Every year, he decided what he wanted to be and he’d call my sister, a talented and patient seamstress.

She would go to work. A week or two later, a package arrived in our mailbox with his name on it. Inside was a handmade version of exactly what he’d asked for.

In second grade he was a jester, in the traditional colors of yellow, green and purple. The felt hat with long tails even had bells on the tips.

He was a striped tiger one year, the next  year, the Phantom of the Opera, with a red-satin-lined black cape, half his face covered in white.

JO ANN KIRKLAND PHOTO Tiger, tiger burning bright. The columnist’s son ready to roar, Halloween 1999.
JO ANN KIRKLAND PHOTO
Tiger, tiger burning bright. The columnist’s son ready to roar, Halloween 1999.

His first Halloween on the Island, he was a mime, wearing a black bol­ero jacket, matching pants and a red-striped shirt. My sister even knit him a wooly black beret that I still wear in the winter.

His cleverest but least understood costume was an Eskimo, with soft brown fleece pants and jacket, faux fur around the hood. Though he wasn’t named after Bob Dylan’s “Mighty Quinn (Quinn the Eskimo),” he loved the song. To his great disappointment, there wasn’t a person who guessed who he was supposed to be.

In high school, he channeled rock stars: Johnny Cash, Aerosmith’s Steven Tyler and most colorfully, David Bowie, in his Ziggy Stardust days, his makeup copied from the old album cover. That costume involved the efforts of two other sisters: my Seattle sister found the rainbow-colored silk scarf at Goodwill, while my Cleveland sister nabbed the gold mesh pants.

His costumes were not for the faint-of-heart.

He didn’t get his love of dress-up from me. My idea of a Halloween costume is a black skeleton T-shirt I bought at the Gap so long ago, it’s faded to dark grey, and a pair of glittery orange socks with bats flying on them.

I had only two memorable costumes.

When I was 17, “The Rocky Horror Picture Show” was all the rage. Saturday nights, my friends and I would go to the crowded theater, armed with rolls of toilet paper and spray bottles, props for audience participation.

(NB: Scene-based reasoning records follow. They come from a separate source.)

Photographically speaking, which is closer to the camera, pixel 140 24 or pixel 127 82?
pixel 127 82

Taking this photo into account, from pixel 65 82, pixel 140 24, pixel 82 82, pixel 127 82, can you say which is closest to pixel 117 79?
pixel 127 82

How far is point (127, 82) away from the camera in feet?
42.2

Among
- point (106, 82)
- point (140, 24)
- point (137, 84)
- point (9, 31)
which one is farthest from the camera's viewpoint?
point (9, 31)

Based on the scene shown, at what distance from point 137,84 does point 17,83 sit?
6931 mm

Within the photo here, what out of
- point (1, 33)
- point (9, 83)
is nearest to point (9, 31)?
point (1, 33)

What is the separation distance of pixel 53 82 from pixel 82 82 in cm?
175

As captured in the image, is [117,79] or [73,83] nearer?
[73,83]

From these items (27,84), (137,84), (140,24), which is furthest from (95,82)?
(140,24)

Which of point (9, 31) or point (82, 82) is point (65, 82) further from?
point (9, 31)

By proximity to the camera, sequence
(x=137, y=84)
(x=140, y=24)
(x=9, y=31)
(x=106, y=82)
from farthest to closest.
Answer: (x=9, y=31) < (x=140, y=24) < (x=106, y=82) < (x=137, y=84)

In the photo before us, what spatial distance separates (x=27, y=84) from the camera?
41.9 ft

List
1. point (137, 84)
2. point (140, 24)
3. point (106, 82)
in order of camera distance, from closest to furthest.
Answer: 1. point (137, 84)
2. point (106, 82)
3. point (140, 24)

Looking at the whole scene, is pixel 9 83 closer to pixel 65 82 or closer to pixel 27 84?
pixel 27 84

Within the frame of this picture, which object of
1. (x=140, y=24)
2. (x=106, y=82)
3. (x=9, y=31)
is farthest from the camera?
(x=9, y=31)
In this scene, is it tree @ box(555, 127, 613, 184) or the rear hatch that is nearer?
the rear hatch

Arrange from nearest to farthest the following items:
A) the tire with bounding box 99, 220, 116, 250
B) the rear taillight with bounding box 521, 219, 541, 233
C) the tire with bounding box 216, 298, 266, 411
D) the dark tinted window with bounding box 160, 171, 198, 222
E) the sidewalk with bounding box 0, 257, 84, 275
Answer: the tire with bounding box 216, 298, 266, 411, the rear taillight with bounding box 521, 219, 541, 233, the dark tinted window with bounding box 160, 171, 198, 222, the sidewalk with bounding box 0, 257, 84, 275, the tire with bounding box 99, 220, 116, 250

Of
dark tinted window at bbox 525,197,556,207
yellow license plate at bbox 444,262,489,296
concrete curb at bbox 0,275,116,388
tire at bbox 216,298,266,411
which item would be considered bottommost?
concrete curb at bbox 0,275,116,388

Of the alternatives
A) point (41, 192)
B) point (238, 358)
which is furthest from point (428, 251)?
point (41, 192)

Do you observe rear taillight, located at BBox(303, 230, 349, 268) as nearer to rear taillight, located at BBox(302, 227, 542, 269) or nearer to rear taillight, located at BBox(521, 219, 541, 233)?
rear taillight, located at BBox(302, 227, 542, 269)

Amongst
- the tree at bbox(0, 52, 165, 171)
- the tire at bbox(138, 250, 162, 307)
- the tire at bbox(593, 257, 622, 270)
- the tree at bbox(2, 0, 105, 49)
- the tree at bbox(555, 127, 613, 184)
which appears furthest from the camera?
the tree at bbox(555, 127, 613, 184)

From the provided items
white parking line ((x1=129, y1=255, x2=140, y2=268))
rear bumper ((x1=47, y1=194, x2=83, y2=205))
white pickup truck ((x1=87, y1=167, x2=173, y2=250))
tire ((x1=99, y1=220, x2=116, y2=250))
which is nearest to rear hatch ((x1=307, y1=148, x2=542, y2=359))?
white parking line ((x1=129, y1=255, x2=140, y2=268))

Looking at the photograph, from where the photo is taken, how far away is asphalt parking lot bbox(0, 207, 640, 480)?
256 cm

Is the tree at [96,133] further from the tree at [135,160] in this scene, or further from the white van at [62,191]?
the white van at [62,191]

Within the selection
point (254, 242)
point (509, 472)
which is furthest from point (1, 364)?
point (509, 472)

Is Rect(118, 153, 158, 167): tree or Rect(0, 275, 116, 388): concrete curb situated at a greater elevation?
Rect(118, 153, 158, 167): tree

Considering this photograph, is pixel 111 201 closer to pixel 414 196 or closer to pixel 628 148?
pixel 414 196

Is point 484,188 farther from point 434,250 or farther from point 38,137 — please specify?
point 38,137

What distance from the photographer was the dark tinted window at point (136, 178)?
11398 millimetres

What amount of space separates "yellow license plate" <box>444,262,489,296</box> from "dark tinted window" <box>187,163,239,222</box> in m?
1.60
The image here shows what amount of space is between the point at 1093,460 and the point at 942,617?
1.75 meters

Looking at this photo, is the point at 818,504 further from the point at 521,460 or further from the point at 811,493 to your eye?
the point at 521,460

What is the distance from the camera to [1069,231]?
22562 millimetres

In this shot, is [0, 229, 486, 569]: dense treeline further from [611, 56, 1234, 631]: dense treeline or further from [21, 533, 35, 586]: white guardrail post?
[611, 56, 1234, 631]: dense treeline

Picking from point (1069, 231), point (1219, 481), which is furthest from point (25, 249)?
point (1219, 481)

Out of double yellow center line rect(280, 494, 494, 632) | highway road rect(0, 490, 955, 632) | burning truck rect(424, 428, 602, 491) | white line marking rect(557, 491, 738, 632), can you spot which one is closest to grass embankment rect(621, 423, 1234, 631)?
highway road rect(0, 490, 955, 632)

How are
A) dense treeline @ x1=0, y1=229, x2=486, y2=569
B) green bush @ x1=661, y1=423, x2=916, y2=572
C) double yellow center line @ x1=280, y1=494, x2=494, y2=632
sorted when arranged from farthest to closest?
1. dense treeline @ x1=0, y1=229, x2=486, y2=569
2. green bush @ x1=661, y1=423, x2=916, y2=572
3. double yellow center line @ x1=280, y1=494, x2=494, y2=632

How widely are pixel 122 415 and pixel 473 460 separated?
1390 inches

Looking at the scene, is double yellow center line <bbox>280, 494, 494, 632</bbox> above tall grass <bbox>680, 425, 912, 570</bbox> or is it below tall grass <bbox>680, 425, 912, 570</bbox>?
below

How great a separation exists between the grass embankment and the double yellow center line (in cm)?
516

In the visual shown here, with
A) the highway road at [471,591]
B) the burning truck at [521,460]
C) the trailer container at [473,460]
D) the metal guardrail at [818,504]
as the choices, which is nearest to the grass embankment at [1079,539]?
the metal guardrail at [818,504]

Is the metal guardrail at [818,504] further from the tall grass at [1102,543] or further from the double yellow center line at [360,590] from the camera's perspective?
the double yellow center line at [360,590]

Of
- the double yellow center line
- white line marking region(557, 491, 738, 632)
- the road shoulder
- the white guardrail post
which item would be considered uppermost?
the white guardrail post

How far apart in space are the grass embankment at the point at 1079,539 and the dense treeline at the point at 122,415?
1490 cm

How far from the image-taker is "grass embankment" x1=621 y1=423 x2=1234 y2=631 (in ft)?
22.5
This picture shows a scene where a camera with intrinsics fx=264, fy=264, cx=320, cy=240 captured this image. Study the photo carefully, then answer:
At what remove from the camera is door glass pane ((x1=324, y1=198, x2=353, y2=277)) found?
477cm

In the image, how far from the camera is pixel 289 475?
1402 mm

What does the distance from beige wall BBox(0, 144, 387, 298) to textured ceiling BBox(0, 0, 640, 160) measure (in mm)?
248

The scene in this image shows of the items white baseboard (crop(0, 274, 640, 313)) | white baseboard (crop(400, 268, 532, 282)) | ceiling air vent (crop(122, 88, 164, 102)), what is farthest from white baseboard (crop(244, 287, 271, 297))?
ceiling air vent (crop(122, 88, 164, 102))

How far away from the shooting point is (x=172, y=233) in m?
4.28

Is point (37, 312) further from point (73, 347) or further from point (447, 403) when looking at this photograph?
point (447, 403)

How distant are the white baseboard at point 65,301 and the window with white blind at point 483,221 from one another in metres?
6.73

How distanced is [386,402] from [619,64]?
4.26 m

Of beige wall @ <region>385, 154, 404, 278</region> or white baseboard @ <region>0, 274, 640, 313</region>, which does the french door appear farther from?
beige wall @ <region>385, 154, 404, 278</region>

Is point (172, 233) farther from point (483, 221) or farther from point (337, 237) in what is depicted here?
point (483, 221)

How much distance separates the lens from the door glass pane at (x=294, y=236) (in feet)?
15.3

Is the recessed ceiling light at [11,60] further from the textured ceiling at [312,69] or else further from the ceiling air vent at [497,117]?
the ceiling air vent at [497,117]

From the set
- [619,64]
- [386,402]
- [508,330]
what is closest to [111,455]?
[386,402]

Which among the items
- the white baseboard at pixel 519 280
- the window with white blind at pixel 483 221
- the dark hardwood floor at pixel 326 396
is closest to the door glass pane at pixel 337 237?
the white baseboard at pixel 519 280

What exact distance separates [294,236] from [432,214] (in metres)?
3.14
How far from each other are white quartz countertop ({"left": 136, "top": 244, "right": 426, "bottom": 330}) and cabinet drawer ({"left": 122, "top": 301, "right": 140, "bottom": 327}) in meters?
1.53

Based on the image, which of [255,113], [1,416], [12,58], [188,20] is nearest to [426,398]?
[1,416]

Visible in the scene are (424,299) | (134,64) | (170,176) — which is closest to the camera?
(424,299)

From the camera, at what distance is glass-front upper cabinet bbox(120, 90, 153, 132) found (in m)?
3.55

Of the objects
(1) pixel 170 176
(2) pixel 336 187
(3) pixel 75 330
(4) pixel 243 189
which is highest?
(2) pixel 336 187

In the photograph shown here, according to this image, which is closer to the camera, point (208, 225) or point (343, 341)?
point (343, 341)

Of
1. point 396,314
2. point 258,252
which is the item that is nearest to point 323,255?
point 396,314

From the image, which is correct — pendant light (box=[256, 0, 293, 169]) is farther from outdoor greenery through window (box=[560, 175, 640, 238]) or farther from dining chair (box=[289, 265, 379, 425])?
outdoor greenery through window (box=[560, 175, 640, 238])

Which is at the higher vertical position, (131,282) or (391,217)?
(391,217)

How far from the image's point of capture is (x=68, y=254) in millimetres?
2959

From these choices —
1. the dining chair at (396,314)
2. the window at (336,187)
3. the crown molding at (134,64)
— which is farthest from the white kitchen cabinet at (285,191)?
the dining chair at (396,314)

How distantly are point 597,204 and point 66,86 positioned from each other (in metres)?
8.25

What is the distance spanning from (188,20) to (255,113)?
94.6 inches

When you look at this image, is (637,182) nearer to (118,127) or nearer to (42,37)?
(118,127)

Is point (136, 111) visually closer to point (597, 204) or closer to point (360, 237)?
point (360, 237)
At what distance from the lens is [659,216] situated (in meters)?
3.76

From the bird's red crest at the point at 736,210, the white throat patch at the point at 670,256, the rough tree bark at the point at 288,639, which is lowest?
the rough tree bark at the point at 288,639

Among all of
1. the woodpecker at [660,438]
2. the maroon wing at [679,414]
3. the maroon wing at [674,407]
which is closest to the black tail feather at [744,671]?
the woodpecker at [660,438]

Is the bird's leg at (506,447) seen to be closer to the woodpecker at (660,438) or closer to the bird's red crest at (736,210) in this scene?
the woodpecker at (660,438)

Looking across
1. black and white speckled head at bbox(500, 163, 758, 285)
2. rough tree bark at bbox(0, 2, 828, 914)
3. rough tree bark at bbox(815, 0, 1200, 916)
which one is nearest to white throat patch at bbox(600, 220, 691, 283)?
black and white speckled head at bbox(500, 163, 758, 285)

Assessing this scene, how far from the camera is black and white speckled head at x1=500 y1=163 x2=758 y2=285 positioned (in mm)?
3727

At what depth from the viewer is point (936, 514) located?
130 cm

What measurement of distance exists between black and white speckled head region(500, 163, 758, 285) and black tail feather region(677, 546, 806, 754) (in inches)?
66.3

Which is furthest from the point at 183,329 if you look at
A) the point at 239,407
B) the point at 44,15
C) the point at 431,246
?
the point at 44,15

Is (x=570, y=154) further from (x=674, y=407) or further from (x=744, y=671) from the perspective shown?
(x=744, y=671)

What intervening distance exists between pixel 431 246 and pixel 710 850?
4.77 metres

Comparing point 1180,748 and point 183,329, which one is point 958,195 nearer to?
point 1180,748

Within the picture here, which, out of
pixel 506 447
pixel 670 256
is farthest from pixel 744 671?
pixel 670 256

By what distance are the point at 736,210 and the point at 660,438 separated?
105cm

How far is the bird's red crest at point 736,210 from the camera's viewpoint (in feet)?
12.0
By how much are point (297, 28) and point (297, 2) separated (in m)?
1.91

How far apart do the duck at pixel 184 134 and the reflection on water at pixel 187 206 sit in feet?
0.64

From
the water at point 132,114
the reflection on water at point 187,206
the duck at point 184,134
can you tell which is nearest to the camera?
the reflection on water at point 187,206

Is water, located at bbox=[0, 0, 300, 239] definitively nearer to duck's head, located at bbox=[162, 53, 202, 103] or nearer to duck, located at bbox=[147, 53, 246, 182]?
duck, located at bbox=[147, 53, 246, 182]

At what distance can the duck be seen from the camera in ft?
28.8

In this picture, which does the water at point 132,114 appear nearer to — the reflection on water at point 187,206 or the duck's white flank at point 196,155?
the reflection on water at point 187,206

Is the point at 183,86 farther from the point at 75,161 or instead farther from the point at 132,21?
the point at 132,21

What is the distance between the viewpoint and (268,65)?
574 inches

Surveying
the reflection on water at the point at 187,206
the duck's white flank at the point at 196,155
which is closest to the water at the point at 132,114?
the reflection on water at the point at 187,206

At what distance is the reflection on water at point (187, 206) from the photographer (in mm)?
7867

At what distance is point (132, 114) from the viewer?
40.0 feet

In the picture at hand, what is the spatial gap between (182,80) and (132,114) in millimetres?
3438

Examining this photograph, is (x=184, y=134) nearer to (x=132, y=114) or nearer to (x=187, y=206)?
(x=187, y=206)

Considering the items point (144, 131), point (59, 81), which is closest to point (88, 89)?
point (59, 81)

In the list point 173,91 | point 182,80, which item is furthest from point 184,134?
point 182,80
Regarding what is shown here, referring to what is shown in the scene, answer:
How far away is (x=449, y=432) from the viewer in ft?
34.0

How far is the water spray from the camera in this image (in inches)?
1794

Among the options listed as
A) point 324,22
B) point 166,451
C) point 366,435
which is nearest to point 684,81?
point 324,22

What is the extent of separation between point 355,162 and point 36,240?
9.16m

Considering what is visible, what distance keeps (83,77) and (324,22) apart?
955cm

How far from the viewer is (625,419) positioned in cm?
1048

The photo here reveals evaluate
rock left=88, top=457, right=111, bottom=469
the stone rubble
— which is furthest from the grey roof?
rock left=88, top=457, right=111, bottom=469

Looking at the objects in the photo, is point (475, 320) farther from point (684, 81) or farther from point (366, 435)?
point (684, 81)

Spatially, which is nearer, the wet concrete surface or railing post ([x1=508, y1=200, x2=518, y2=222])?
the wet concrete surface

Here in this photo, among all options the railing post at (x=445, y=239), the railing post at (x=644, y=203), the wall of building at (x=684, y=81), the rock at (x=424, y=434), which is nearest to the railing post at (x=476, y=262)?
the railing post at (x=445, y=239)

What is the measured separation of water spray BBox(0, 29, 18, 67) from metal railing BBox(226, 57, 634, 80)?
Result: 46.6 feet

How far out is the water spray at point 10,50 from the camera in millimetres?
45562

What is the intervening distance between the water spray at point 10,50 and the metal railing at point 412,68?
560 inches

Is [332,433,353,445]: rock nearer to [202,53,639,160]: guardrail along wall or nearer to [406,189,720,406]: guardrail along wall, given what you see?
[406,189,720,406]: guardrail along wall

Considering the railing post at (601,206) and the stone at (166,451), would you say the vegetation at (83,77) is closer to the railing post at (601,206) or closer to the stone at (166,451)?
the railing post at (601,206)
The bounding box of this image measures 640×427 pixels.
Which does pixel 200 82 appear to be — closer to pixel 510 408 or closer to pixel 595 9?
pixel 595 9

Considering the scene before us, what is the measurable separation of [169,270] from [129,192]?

The supermarket I worked at encouraged us to dress up that year. I was the hunchback, Riff Raff, one of the least attractive, most disturbing characters in a movie where everyone out-grosses each other. I greased up my long hair with Dippity Do that took me days to wash out, painted red under my eyes to make them look bloodshot and dressed in my brother’s black suit jacket. I think I drew the line at creating a hunchback — it was a family-run grocery store after all. Those poor elderly ladies who came through my checkout line that day probably left the store trembling, never to walk into that market again.

Then there was Elvira, Queen of Darkness. I was 25 and had recently been “set free” by a boyfriend. We were invited to the same Halloween party so I decided to pull out all the stops. Dressed head to toe in tight, slinky black, my waist-length blonde hair freed from its French braid, I wore eyeliner and red lipstick — makeup I’d never worn before and black stilettos I haven’t worn since. And a “can’t touch me” attitude. The look on his face almost made up for the months of heartache that followed.

My alter ego? Maybe. That’s what I find so intriguing when I look around at the participants in our Halloween parade. There are the costumes that are popular each year: a Skylander, Wolverine, a witch or Disney princess. The moms and dads who match their kids’ costumes: little witch/big witch, cowgirl, cowboy and cowlady, the entire cast of the Wizard of Oz. Then there’s the family costumes that reflect something special to them: the deck of cards, the bee family, the KISS rockers.

If you look close, at the adults especially, you notice the wistful ballerina, the jaded rock icon, the fading hip hop star. It’s a game: Who would you be if you could be anyone? Creativity gets unleashed. The good costumes look as if someone opened up that big giant cedar chest and here’s what emerged. A fantasy, a chance to leave their everyday life behind.

To be someone else, just for a night.